TEXTE FOURNI:
◇ ◇ ◇ ◇

Un pas historique vers la justice en Gambie
Mercredi dernier, la justice gambienne a franchi une étape que beaucoup n’osaient plus espérer. Sanna Manjang, arrêté au Sénégal lors d’une opération conjointe, puis extradé, a été officiellement inculpé pour deux meurtres : celui de Deyda Hydara en 2004 et celui de l’homme d’affaires Ndongo Mboob en 2006. Le document d’accusation est sans ambiguïté : il est accusé d’avoir « causé leur mort « en leur tirant dessus avec une arme ».
Cette inculpation n’est pas un fait divers judiciaire. Elle est le premier acte concret d’une longue traque des criminels du régime Jammeh, ce président qui régna par la terreur de 1994 à 2017 sur ce petit pays enclavé dans le Sénégal.
Qui était Deyda Hydara ?

◇ ◇ ◇ ◇

MATÉRIEL:
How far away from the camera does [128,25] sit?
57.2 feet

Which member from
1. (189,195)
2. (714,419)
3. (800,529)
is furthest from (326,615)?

◇ ◇ ◇ ◇

LISTE DES TÂCHES:
a: Répondez à ces questions sur le texte consacré à la justice en Gambie :
(i) Dans quel pays Sanna Manjang a-t-il été arrêté ?
(ii) En quelle année l'homme d'affaires Ndongo Mboob a-t-il été tué ?
(iii) Sur quelle période le régime Jammeh a-t-il gouverné le pays ?
b: Poursuivez le texte consacré à la justice en Gambie en rédigeant la partie qui suit l'intertitre « Qui était Deyda Hydara ? ».

RÉSULTATS DES TÂCHES:
a:
(i) Au Sénégal.
(ii) En 2006.
(iii) De 1994 à 2017.

b:
Deyda Hydara n’était pas seulement un correspondant de presse. Il était une institution. Arrivé à l’AFP en 1974 comme traducteur, il était devenu au fil des décennies le visage du journalisme indépendant en Gambie. Cofondateur du quotidien The Point, il dénonçait sans relâche la corruption, les dérives autoritaires et surtout les atteintes répétées à la liberté de la presse.
Quelques jours avant son assassinat, il avait publié un éditorial cinglant contre une nouvelle loi liberticide sur les médias. Beaucoup y ont vu le mobile direct de son exécution.
« On ne tue pas une idée en tuant un homme. »
Ces mots, prononcés par Deyda Hydara lui-même, résonnent aujourd’hui avec une force particulière.
Les Junglers : l’unité de la mort de Yahya Jammeh
Les « Junglers » – littéralement « broussards » – étaient une unité paramilitaire directement rattachée à la présidence. Officiellement, ils n’existaient pas. En réalité, ils étaient les bras armés de la répression. Tortures, disparitions forcées, exécutions extrajudiciaires : leur nom revenait sans cesse dans les témoignages terrifiants recueillis par la Commission Vérité, Réconciliation et Réparations (TRRC) créée après la chute de Jammeh.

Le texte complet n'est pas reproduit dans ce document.